* Excerpt provided:
+---+

Weed control can be a significant problem under row covers unless they are used in combination with plastic or some other type of mulch.
Hoop-supported row covers
Hoop-supported row covers are often called low tunnels. They offer many of the same benefits as floating row covers, but are not permeable to air or water and are more labor-intensive. There are several types of low tunnels. Slitted row covers have pre-cut slits that provide a way for excessive hot air to escape. At night the slits remain closed, reducing the rate of convective heat loss and helping to maintain higher temperatures inside the tunnel. Punched row covers have small holes punched about 4 inches apart to ventilate hot air. The punched covers trap more heat than the slitted tunnels. They are best for northern areas and must be managed carefully to avoid overheating crops on bright days. They are useful for peppers, tomatoes, eggplant, most cucurbits, and other warm-season crops that grow upright.
Additional Observations by Doug Jones:
In the protected, wind-free, slightly warmer environment under the cover, crops will grow faster during cold weather. Ironically, this effect also prevents plants from developing as much hardiness as equivalent crops with no protection! To deal with this, I add a second cover when extreme cold is forecast.
In the Piedmont, many cool-season crops can be brought through the winter under an adequate thickness of fabric (medium weight fabric: add a second layer). Crops actually grow a little during winter warm spells.
High (hoophouse) or low tunnels with a single layer of clear plastic get much warmer on sunny winter days than fabric covered beds, so crops will grow faster. But it gets about as cold at night in the hoop house as under the fabric covers. In the coldest weather I like to add a row cover to beds of semi-hardy crops inside the hoophouse. Clear plastic must be ventilated on calm, sunny days when ambient temperatures are above 50-60° F. Otherwise, the crop will be overheated.

+---+

* Task goal:
Copy out the full passage on row covers and low tunnels word for word. The material that follows comes from a separate source.

* Dataset content:
+---+

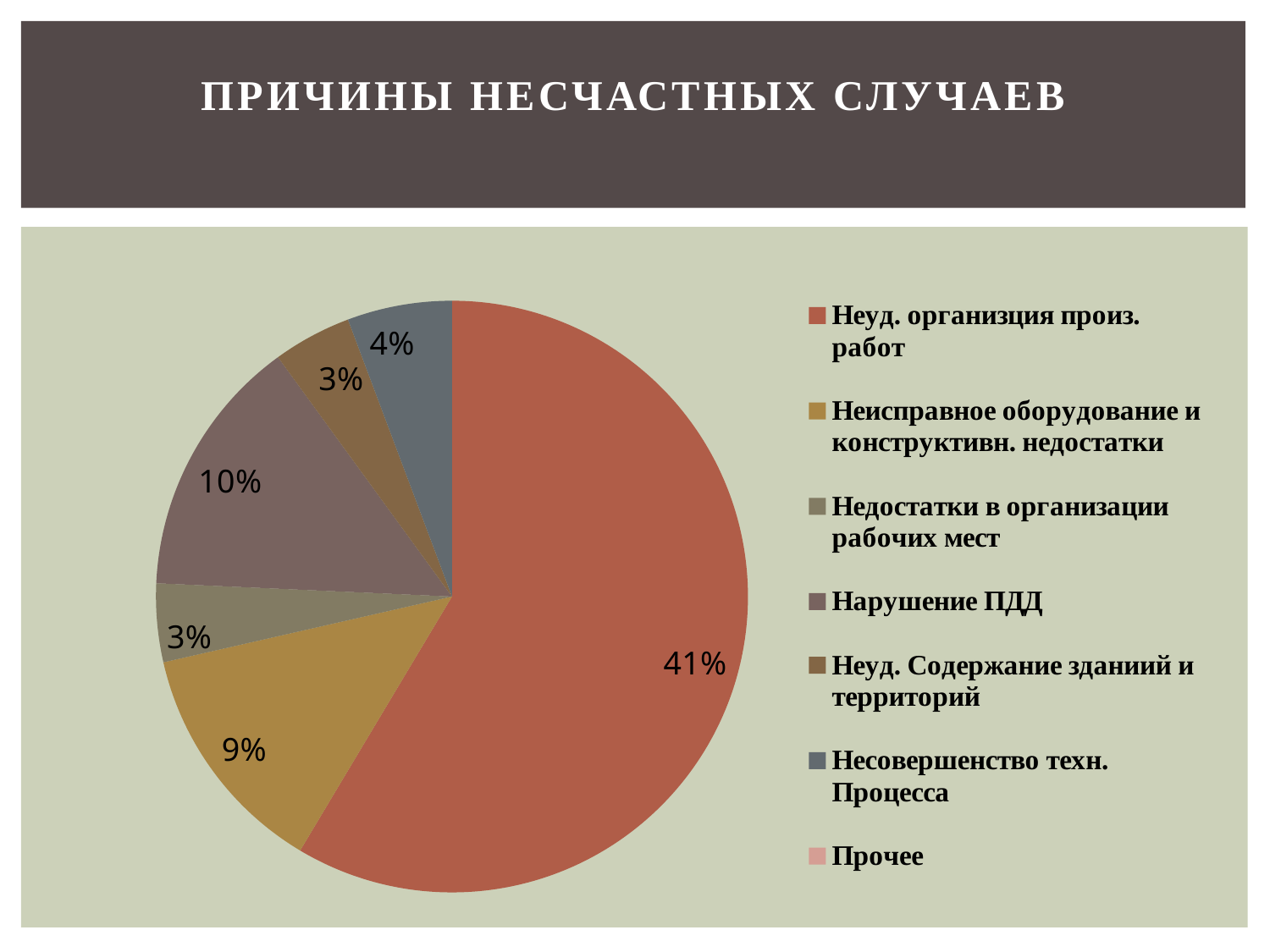
What percentage is shown for "Несовершенство техн. Процесса"? 4% How many entries does the legend list? 7 Which cause has the largest slice of the pie? Неуд. организция произ. работ What percentage is shown for "Неисправное оборудование и конструктивн. недостатки"? 9% What percentage is shown for "Неуд. организция произ. работ"? 41% What type of chart is shown on the slide? pie chart Which is larger: the slice for "Нарушение ПДД" or the slice for "Неисправное оборудование и конструктивн. недостатки"? Нарушение ПДД What percentage is shown for "Недостатки в организации рабочих мест"? 3% What is the title of the chart? ПРИЧИНЫ НЕСЧАСТНЫХ СЛУЧАЕВ What colour is the slice for "Неуд. организция произ. работ"? red What percentage is shown for "Нарушение ПДД"? 10% What is the difference in percentage points between "Неуд. организция произ. работ" and "Нарушение ПДД"? 31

+---+

* Output for this task:
Weed control can be a significant problem under row covers unless they are used in combination with plastic or some other type of mulch.
Hoop-supported row covers
Hoop-supported row covers are often called low tunnels. They offer many of the same benefits as floating row covers, but are not permeable to air or water and are more labor-intensive. There are several types of low tunnels. Slitted row covers have pre-cut slits that provide a way for excessive hot air to escape. At night the slits remain closed, reducing the rate of convective heat loss and helping to maintain higher temperatures inside the tunnel. Punched row covers have small holes punched about 4 inches apart to ventilate hot air. The punched covers trap more heat than the slitted tunnels. They are best for northern areas and must be managed carefully to avoid overheating crops on bright days. They are useful for peppers, tomatoes, eggplant, most cucurbits, and other warm-season crops that grow upright.
Additional Observations by Doug Jones:
In the protected, wind-free, slightly warmer environment under the cover, crops will grow faster during cold weather. Ironically, this effect also prevents plants from developing as much hardiness as equivalent crops with no protection! To deal with this, I add a second cover when extreme cold is forecast.
In the Piedmont, many cool-season crops can be brought through the winter under an adequate thickness of fabric (medium weight fabric: add a second layer). Crops actually grow a little during winter warm spells.
High (hoophouse) or low tunnels with a single layer of clear plastic get much warmer on sunny winter days than fabric covered beds, so crops will grow faster. But it gets about as cold at night in the hoop house as under the fabric covers. In the coldest weather I like to add a row cover to beds of semi-hardy crops inside the hoophouse. Clear plastic must be ventilated on calm, sunny days when ambient temperatures are above 50-60° F. Otherwise, the crop will be overheated.